O CDC, que Rubio apontou como protagonista da resposta americana, é uma agência de altíssima competência técnica. Mas sua atuação é nacional por definição — seu mandato primário é proteger a saúde pública dos EUA, não coordenar respostas multilaterais em países de baixa renda. Quando o ebola avança em Ituri, a diferença entre uma resposta coordenada globalmente e uma resposta bilateral fragmentada pode ser medida em semanas — e semanas, nesse vírus, se traduzem em dezenas de mortes adicionais.
A fratura na cooperação global e o que vem depois
A arquitetura de resposta a emergências sanitárias internacionais foi construída, nas últimas três décadas, sobre um pressuposto: que os países mais ricos subsidiariam a vigilância epidemiológica nos países mais pobres porque surtos não respeitam fronteiras. O financiamento americano à OMS era a peça central desse modelo. Sem ele, o organismo opera com déficit que afeta diretamente sua capacidade de manter equipes de campo em regiões como o leste da RDC — uma das zonas de maior instabilidade sanitária do planeta, com acesso físico limitado e infraestrutura hospitalar precária.

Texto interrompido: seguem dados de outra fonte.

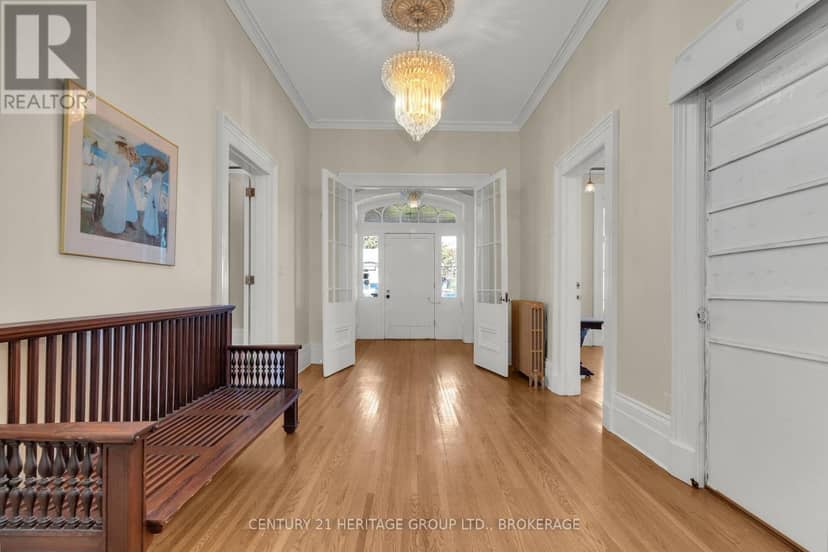 389 King Street — photo 11 of 40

A imagem que melhor descreve essa situação é a de um rio que perdeu sua nascente principal: a correnteza ainda existe, alimentada por afluentes menores — contribuições da União Europeia, do Reino Unido, de fundações privadas como a Gates Foundation —, mas a vazão caiu, e em época de seca, isso se nota. A OMS segue funcionando, mas com margem operacional reduzida exatamente nas regiões onde a margem precisaria ser maior.
Governos de países vizinhos à RDC já ampliaram controles sanitários nas fronteiras. Uganda, que faz fronteira direta com a província de Ituri, elevou o nível de alerta e reforçou triagem em postos de entrada. A presença do médico americano infectado — cuja identidade não foi divulgada — eleva a pressão política sobre Washington para agir com mais do que retórica crítica.

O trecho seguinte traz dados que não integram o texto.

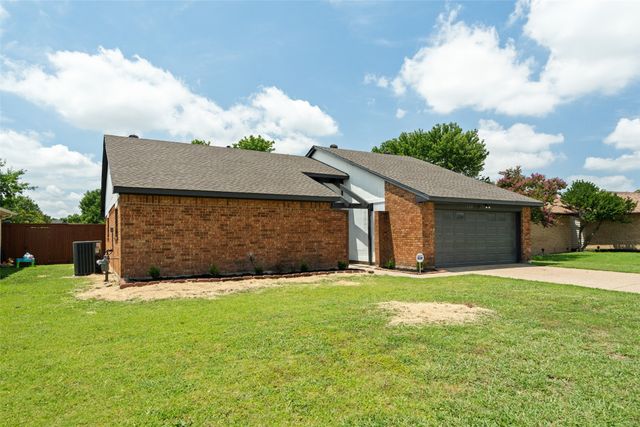 624 Quail Hollow Drive, Mesquite, TX 75150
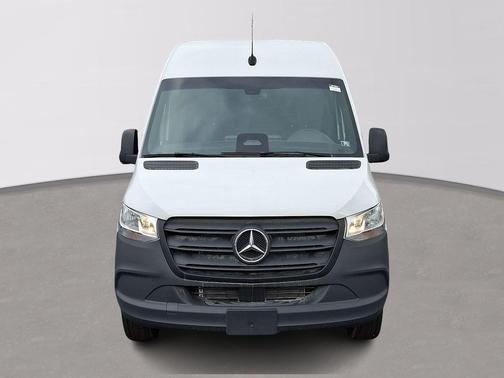 2025 Mercedes-Benz Sprinter 2500 Standard Roof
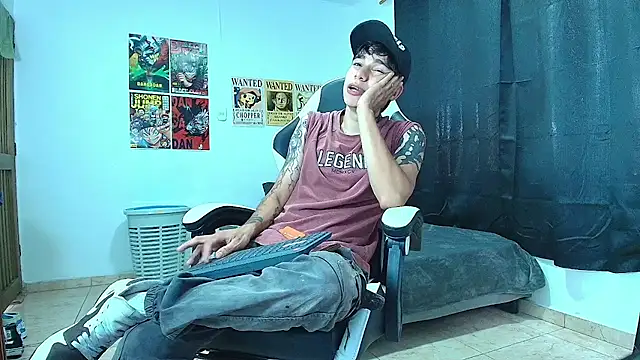 Snapshot of Zacktk7 chatting on February 13, 3:14 pm Zacktk7 online show from February 13, 3:14 pm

A questão que permanece aberta é se o CDC, operando de forma bilateral, terá capacidade logística de substituir o papel de articulação que a OMS desempenha junto a dezenas de agências nacionais simultaneamente. A resposta ao surto de ebola de 2014-2016, que matou mais de 11 mil pessoas no oeste africano, só foi contida com coordenação multilateral intensiva — e mesmo assim levou quase dois anos. O atual surto, com cepa diferente e epicentro em zona de conflito, testa os limites de qualquer resposta unilateral.
A próxima reunião do grupo consultivo técnico da OMS, convocada para esta semana, deve produzir recomendações formais sobre protocolos de vacinação com as candidatas disponíveis. Se os EUA, via CDC, optarem por protocolo paralelo e incompatível, o risco de fragmentação da resposta de campo aumenta de forma mensurável. A conferência de revisão do Regulamento Sanitário Internacional está agendada para setembro de 2026 em Genebra — e até lá, o mundo saberá se a aposta de Rubio no CDC como substituto da OMS produziu resultados ou apenas um vácuo que o vírus soube aproveitar.